To be persuasive, we must be believable; to be believable, we must be credible; to be credible, we must be truthful.” — Edward R. Murrow

As a classroom teacher and coach, I took pride in building relationships because I witnessed how important these relationships were to our classroom or team’s success. Anytime we can take a group of people to work towards a common vision, great things can occur and will occur.

“Teamwork is the ability to work together toward a common vision; the ability to direct individual accomplishment toward organizational objectives. It is the fuel that allows common people to attain uncommon results.” Andrew Carnegie.  On day one, I shared with my staff that our vision for this year would be “Choose Excellence Every Day’!  This vision will take hard work and commitment.

As a principal, it will be imperative to build and strengthen relationships with individuals who are involved at some level with our school.  Trust will be an integral part in building these relationships.  Without trust, there is no relationship.  In my new role, as principal, I must walk the talk to inspire trust. I must be visible in the classrooms and hallways, the cafeteria and the playground, at the bus stop and student events, meetings with community groups and parent meetings because accomplished principals build and manage a complex network of relationships.  Being a principal is not about shutting my door and dedicating long stretches of time to my daily to do list, or answering emails all day long. Being a principal is visiting classrooms every day, eating lunch with students, supervising recess, leading professional development, communicating with parents and community members, collaborating with district colleagues, analyzing student data, and anything else that is vital to our students’ success.  I do believe that a principal has to be an effective manager, but even more importantly a principal must be an instructional leader who promotes curriculum, ensures student learning, and supports professional growth.  At our school instructional leadership will be a priority.

Trust is also developed by showing the staff I trust in them by providing opportunities for them to lead.  My coaching experiences helped me realize how important itis to make full use of the individuals skills and talents of its members.  A collective effort will help our staff accomplish extraordinary things that no one person can accomplish by himself or herself.  Our after school dismissal proves this to be true.  I decided to have all members of our staff have a role in after school dismissal.  Each grade level supervises a different area of the school, and our P.E. teacher and music teacher took the challenging role of bus duty.  I am so thankful they did because they understood the system better than I did! Some of the situations that occurred would not have been handled as effectively without each member having a role.  I also have recognized strong leadership skills in several of my staff members that might have gone unnoticed without this opportunity.  Because of their collective efforts, we are showing the students and community that the safety of our students is a top priority.

I believe modeling effective communication is critical in building trust.  Being a new principal, I have recognized the importance of listening.  By listening, I have learned the needs of our staff and how I can best support them.   Through my classroom walkthroughs I am asking reflective questions to promote professional growth and to build an open dialogue between me and the teacher. The parents and community deserve to know what is occurring in our building, so I am using Twitter, Facebook, and newsletters to help highlight our events and showcase student talents.  To express value in dissenting views, I have created and Edmodo blog with different questions that give staff an opportunity to express their opinions in a professional way.  Our conversations allow teachers to feel more secure in providing honest input and participate meaningfully in school decision-making.

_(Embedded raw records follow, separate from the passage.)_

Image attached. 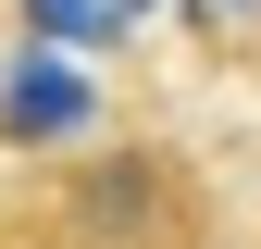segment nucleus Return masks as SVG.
<instances>
[{
    "label": "nucleus",
    "mask_w": 261,
    "mask_h": 249,
    "mask_svg": "<svg viewBox=\"0 0 261 249\" xmlns=\"http://www.w3.org/2000/svg\"><path fill=\"white\" fill-rule=\"evenodd\" d=\"M75 237H87V249H174V237H187L174 162H149V150L87 162V175H75Z\"/></svg>",
    "instance_id": "obj_1"
},
{
    "label": "nucleus",
    "mask_w": 261,
    "mask_h": 249,
    "mask_svg": "<svg viewBox=\"0 0 261 249\" xmlns=\"http://www.w3.org/2000/svg\"><path fill=\"white\" fill-rule=\"evenodd\" d=\"M87 112H100V87H87L62 50H25L13 75H0V137H13V150H50V137H75Z\"/></svg>",
    "instance_id": "obj_2"
},
{
    "label": "nucleus",
    "mask_w": 261,
    "mask_h": 249,
    "mask_svg": "<svg viewBox=\"0 0 261 249\" xmlns=\"http://www.w3.org/2000/svg\"><path fill=\"white\" fill-rule=\"evenodd\" d=\"M112 25H124L112 0H25V38H38V50H62V62H75V50H100Z\"/></svg>",
    "instance_id": "obj_3"
},
{
    "label": "nucleus",
    "mask_w": 261,
    "mask_h": 249,
    "mask_svg": "<svg viewBox=\"0 0 261 249\" xmlns=\"http://www.w3.org/2000/svg\"><path fill=\"white\" fill-rule=\"evenodd\" d=\"M199 13H212V25H249V13H261V0H199Z\"/></svg>",
    "instance_id": "obj_4"
},
{
    "label": "nucleus",
    "mask_w": 261,
    "mask_h": 249,
    "mask_svg": "<svg viewBox=\"0 0 261 249\" xmlns=\"http://www.w3.org/2000/svg\"><path fill=\"white\" fill-rule=\"evenodd\" d=\"M112 13H162V0H112Z\"/></svg>",
    "instance_id": "obj_5"
}]
</instances>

I became a principal because I wanted to positively influence an entire learning community.  Building and strengthening relationships will help improve teaching, learning, and student achievement, and because of this, I will do whatever it takes to build trusting relationships.




    • Denise,
      Thank you for your comments. It is a challenging job, but I love what I am doing. It is my first year and I anticipate mistakes, but I hope that I can help transform our school so our students our prepared for an incredible future!